MY ATTEMPT AT SOLUTION: $P(win)=P(draw.at.least.3. red)=P(draw 3 R)+P(draw 4 R) + P(draw 5 R)$
Using the law of total probability:
$=P(bin1)*P(draw.3|bin1)+P(bin2)*P(draw.3|bin2)+P(bin3)*P(draw.3|bin3)+P(bin4)*P(draw.3|bin4)+P(bin5)*P(draw.3|bin5)+P(bin1)*P(draw.4|bin1)+P(bin2)*P(draw.4|bin2)+P(bin3)*P(draw.4|bin3)+P(bin4)*P(draw.4|bin4)+P(bin5)*P(draw.4|bin5)+P(bin1)*P(draw.5|bin1)+P(bin2)*P(draw.5|bin2)+P(bin3)*P(draw.5|bin3)+P(bin4)*P(draw.5|bin4)+P(bin5)*P(draw.5|bin5)$
Factoring this all out I simplify to get:
$P(bin1)*(P(draw.3|bin1)+P(draw.4|bin1)+P(draw.5|bin1)) +P(bin2)*(P(draw.3|bin2)+P(draw.4|bin2)+P(draw.5|bin2)) +P(bin3)*(P(draw.3|bin3)+P(draw.4|bin3)+P(draw.5|bin3) +P(bin4)*(P(draw.3|bin4)+P(draw.4|bin4)+P(draw.5|bin4)) +P(bin5)*(P(draw.3|bin5)+P(draw.4|bin5)+P(draw.5|bin5))$
Since we are given the ratios of the sizes of the bins I tried to find the probability that way.
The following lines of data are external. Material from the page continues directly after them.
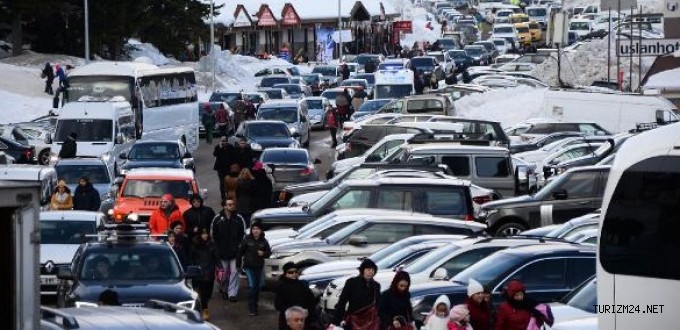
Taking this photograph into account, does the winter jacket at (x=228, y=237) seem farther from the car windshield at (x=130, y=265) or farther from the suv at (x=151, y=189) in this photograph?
the suv at (x=151, y=189)

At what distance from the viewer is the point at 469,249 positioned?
20.6m

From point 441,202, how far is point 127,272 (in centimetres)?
820

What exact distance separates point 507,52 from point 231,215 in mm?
84942

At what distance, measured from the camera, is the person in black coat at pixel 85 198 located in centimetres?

So bin 5 is the smallest.
$P(bin1)=5*P(bin5)$
$P(bin2)=4*P(bin5)$
$P(bin3)=3*P(bin5)$
$P(bin4)=2*P(bin5)$
$P(bin5)=1*P(bin5)$
since the probabilities of all the bins need to add to 1 we have
$1=15*P(bin5) \implies P(bin5)=\frac{1}{15}$
Then I can calculate the remainder probabilities of bins.
$P(bin1)=1/3$
$P(bin2)=4/15$
$P(bin3)=1/5$
$P(bin4)=2/15$
$P(bin5)=1/15$
Then calculating $P(draw.3|bin1)=\frac{{12\choose 3}{13\choose 2}}{{25 \choose 5}}$
So I did these calculations for the remainder probabilities and got something around 0.58.
So the probability of winning 10 is 0.58 and the probability of losing $p$ is 0.42.
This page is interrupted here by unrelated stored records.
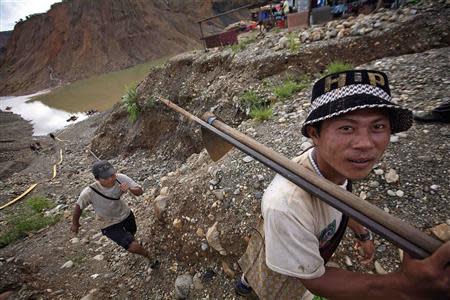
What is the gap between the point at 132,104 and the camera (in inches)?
365

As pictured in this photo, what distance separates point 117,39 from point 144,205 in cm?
4849

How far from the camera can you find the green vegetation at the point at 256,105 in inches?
178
So then I set $E[X]=0$ and solved for how much you would lose if playing the game.
$10(0.58)+p(0.42)=0$
$p=-13.8$
This makes no sense. I'm losing more than I would win by playing the game?
I have a feeling I did this question all wrong. Can someone please help me with the solution?